The Intel/Nvidia combo blade marries the gB222X blade, which supports up to 96GB of memory and two six-core Xeon 5600 processors, to the GXB100 GPU blade, which has two M2050 GPUs on it. The AMD blade is gB322H, and is a two-socket machine with up to 96GB of memory and supporting either the eight-core or twelve-core Opteron 6100 processors. It also links directly to the GXB100 GPU blade over PCI Express links.
The GreenBlade is based on a 5U chassis with ten slots, so you can put five of these hybrid blades in the box for about 5 teraflops of aggregate number-crunching performance. With all five blades in the box and a relatively light amount of memory, such a GreenBlade will run you about $30,000, or about $6 per gigaflop. On skinny memory configurations, the Tetras are running about $6.50 per gigaflops. That's not much of a premium for twice the density. The GreenBlade CPU-GPU hybrid boxes will be available in the middle of May.

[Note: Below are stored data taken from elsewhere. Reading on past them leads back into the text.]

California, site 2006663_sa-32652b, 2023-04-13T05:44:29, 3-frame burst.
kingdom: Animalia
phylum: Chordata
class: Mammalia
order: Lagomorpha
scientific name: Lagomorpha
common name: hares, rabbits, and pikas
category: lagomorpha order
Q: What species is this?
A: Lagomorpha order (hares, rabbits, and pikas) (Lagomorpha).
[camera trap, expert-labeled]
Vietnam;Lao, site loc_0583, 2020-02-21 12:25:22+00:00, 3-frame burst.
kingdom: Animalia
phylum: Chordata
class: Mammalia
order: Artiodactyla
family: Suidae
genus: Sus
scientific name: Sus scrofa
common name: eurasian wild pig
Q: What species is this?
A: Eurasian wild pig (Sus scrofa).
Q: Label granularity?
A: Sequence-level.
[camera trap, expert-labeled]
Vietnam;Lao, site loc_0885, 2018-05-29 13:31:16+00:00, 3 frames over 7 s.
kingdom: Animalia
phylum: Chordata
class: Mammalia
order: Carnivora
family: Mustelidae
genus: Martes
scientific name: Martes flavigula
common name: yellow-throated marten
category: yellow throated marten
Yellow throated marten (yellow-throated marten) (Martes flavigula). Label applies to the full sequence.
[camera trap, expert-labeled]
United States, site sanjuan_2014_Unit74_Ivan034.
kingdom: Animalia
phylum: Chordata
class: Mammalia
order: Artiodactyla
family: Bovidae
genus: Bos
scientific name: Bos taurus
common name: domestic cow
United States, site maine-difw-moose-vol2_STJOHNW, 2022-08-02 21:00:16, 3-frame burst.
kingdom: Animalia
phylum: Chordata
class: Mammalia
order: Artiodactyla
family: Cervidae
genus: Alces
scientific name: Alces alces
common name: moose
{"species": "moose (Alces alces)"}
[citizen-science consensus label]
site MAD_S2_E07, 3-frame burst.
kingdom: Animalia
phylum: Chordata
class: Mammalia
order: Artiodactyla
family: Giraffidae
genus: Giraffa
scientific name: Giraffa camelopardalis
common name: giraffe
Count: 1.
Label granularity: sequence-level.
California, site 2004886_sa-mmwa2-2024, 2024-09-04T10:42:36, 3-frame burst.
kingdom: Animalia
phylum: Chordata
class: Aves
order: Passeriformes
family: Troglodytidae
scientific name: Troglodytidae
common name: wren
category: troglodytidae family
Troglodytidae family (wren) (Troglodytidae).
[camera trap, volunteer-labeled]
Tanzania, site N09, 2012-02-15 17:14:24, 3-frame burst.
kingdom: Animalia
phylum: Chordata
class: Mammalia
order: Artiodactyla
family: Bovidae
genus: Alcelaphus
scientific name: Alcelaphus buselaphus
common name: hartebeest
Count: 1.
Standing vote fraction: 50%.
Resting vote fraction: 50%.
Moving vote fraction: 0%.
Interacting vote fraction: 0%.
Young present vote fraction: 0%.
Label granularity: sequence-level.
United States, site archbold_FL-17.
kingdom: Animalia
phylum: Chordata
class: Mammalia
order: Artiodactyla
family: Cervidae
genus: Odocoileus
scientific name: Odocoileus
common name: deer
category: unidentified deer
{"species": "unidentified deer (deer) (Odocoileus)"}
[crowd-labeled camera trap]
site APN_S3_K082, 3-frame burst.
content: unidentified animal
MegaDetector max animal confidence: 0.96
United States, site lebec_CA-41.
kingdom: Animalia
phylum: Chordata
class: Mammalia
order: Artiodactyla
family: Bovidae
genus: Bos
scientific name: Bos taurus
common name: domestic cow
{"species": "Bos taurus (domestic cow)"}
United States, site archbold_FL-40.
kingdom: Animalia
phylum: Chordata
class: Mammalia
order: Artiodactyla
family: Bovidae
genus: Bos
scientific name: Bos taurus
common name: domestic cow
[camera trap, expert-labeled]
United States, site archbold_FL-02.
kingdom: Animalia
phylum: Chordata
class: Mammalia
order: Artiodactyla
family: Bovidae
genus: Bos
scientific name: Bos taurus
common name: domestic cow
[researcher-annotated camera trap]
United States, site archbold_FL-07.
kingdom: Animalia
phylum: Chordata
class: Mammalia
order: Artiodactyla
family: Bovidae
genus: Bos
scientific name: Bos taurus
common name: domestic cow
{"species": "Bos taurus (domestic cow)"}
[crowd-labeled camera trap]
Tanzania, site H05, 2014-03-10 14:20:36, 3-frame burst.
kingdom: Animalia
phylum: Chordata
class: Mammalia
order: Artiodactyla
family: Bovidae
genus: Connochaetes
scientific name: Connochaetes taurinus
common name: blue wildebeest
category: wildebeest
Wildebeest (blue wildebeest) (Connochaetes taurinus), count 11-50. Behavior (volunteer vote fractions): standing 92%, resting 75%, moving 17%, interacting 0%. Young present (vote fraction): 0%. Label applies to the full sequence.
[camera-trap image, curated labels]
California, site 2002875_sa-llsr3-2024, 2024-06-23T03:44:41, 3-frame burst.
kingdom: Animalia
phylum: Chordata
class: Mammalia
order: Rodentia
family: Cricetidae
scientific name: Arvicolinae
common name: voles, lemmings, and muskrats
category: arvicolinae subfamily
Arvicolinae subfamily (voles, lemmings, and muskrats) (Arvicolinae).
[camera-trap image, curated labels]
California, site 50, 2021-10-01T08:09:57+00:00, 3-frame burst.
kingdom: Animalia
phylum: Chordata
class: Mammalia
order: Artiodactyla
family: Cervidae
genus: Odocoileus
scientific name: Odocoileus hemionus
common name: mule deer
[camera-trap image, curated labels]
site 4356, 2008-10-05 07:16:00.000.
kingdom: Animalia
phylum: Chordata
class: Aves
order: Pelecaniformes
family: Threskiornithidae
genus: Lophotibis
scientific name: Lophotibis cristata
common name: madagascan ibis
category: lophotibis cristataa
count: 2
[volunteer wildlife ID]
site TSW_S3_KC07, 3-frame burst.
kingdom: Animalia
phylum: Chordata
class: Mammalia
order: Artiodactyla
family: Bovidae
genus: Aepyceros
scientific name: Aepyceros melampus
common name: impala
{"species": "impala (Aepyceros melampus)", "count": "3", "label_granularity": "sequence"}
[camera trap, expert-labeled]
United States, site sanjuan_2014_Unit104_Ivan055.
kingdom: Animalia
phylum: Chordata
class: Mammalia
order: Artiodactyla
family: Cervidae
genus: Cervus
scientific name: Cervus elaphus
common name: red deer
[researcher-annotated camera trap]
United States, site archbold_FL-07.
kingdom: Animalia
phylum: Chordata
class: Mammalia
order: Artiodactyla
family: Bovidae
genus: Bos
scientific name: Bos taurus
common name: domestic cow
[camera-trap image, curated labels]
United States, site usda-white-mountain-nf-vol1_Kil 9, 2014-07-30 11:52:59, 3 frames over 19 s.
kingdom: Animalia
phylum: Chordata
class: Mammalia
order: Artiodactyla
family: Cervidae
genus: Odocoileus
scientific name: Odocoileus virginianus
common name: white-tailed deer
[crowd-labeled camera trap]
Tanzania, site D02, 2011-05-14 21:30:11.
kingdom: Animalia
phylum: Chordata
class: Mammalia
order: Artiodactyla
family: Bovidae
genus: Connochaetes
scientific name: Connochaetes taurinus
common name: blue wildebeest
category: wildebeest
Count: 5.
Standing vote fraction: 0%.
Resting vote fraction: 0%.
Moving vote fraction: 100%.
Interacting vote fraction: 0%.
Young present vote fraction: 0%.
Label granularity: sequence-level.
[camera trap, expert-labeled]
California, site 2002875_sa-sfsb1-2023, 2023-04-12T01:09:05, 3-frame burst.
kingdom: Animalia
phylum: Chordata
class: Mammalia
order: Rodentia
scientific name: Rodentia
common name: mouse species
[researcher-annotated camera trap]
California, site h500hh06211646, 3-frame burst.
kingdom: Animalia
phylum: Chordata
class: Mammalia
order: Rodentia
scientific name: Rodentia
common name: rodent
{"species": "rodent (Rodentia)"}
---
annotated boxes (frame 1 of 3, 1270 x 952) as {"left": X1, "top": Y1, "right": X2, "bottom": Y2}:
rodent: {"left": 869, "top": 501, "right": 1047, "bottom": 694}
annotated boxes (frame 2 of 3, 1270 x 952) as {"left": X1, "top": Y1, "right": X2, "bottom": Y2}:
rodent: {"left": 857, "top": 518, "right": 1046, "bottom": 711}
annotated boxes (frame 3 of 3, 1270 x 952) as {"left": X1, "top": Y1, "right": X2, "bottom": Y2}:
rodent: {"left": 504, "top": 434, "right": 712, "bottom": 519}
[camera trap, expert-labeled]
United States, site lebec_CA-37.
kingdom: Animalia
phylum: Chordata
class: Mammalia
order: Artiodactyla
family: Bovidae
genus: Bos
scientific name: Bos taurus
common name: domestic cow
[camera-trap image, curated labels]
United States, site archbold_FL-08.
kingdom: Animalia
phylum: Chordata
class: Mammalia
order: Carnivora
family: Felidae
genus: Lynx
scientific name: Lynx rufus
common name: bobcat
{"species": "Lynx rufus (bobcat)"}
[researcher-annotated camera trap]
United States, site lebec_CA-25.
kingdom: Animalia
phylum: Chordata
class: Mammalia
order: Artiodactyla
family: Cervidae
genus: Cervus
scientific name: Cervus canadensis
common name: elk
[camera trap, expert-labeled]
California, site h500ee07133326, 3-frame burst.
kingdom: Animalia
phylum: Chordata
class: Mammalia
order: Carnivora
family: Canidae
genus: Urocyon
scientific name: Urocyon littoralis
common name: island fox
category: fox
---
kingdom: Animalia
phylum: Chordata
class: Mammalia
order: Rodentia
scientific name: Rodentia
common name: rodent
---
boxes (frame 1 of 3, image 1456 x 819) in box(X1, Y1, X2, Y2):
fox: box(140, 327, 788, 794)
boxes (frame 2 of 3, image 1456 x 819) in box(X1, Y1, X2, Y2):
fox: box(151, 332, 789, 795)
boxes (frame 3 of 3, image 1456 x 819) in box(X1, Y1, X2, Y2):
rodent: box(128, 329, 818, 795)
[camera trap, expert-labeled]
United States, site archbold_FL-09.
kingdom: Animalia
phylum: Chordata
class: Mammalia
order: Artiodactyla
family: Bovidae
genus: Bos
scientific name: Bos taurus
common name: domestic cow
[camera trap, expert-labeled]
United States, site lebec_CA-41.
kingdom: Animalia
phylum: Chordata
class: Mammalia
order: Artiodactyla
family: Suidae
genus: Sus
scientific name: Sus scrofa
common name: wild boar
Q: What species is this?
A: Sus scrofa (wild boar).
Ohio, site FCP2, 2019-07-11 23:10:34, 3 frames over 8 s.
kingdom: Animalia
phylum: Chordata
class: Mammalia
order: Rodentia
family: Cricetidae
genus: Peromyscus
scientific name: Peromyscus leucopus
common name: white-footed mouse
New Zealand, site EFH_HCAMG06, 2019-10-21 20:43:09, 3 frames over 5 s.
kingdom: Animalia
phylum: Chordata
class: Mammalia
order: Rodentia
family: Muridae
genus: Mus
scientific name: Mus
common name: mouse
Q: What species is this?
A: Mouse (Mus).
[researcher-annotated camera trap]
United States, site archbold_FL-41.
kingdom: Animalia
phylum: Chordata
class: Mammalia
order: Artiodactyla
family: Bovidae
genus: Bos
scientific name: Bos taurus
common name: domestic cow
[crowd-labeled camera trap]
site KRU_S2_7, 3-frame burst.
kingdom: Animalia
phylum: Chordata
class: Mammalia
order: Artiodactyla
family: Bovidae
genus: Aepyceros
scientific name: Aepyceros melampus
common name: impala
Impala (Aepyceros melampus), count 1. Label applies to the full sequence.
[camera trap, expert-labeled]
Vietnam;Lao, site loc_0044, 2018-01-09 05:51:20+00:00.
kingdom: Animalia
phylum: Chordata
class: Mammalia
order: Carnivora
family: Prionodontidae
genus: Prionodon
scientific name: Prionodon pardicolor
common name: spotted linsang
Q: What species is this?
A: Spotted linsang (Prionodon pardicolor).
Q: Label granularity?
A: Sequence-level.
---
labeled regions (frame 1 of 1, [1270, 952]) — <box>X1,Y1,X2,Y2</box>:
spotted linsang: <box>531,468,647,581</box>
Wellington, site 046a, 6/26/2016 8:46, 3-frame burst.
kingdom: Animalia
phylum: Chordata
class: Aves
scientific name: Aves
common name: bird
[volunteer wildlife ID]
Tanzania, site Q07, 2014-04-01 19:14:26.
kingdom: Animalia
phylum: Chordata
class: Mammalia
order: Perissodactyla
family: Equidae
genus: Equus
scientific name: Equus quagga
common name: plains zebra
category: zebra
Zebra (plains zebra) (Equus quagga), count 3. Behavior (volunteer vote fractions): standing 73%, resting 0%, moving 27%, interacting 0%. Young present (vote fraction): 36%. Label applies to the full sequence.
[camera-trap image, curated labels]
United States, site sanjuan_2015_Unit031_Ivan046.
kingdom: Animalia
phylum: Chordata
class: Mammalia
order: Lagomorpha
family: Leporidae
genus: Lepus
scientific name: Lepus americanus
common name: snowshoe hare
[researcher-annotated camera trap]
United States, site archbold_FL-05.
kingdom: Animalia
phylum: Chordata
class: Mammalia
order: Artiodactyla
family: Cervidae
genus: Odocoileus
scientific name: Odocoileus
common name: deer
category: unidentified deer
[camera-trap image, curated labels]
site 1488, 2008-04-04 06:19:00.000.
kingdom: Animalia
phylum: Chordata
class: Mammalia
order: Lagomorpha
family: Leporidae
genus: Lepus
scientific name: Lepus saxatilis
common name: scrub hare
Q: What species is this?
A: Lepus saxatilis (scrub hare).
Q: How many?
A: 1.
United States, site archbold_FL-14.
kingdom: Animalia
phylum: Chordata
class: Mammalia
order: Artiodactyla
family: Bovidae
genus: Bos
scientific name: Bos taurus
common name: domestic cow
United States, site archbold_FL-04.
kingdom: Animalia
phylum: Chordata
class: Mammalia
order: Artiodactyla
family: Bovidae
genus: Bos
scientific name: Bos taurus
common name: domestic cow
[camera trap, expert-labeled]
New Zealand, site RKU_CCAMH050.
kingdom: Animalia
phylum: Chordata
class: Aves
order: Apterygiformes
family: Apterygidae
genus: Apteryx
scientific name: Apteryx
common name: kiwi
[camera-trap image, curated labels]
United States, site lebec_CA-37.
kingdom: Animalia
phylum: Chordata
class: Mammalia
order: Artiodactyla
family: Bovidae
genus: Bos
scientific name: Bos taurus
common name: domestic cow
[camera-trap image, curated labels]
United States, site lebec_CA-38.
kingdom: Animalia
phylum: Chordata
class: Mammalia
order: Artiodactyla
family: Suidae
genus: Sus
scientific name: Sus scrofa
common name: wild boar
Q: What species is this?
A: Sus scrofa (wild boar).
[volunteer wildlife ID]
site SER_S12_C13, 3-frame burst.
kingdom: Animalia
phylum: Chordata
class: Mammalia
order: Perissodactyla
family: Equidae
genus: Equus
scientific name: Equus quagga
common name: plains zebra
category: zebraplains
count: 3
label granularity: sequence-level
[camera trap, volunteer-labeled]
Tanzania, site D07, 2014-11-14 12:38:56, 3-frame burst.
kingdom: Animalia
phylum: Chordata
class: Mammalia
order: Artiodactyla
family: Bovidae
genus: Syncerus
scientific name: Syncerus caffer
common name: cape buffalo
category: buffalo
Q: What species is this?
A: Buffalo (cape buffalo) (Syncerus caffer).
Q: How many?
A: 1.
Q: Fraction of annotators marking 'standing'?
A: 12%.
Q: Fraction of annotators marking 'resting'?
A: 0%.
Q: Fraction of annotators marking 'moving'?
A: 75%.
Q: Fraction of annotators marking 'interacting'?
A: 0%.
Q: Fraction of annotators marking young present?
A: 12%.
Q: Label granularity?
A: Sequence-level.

Appro's GreenBlade: not as dense on the flops as the Tetra racks.
Lee says that Appro is not just thinking about Nvidia GPUs, but is also planning a similar set of products using AMD's FireStream GPUs. But the FireStream GPUs have some issues - such as not having multi-level caches or error correction on the cache and main memory cards, as the Nvidia machines do. Moreover, a lot of people have lined up behind the CUDA environment that Nvidia has created for the Tesla GPUs, and OpenCL is not quite there yet as far as Lee is concerned. But he is convinced it will gain traction over time, and it's hard to ignore the single-precision flops advantage that the latest FireStreams (those used in the Radeon 5870 graphics cards) have over the Fermis: almost three times as high at 2.72 teraflops per GPU, and 544 gigaflops at double precision.
Whitebox server maker Super Micro is also among the first companies to ship the M2050 embedded GPU coprocessors inside x64 systems aimed at HPC shops.
Super Micro's 1U Tesla 20–based hybrid box has the tongue-twisting name 6016GT-TF-FM205. It's a two-socket box based on Intel's Xeon 5600s and has two PCI Express slots for linking up two M2050 GPUs. Super Micro also has a personal supercomputer, the 7046GT-TRF-FC405, that can be converted into a 4U rack server that supports four C2050 cards, which have the fans to keep them cool.
You will no doubt note that Appro is getting twice as many M2050s into its 1U server as is Super Micro. Engineering still matters. And perhaps so does halon gas. ®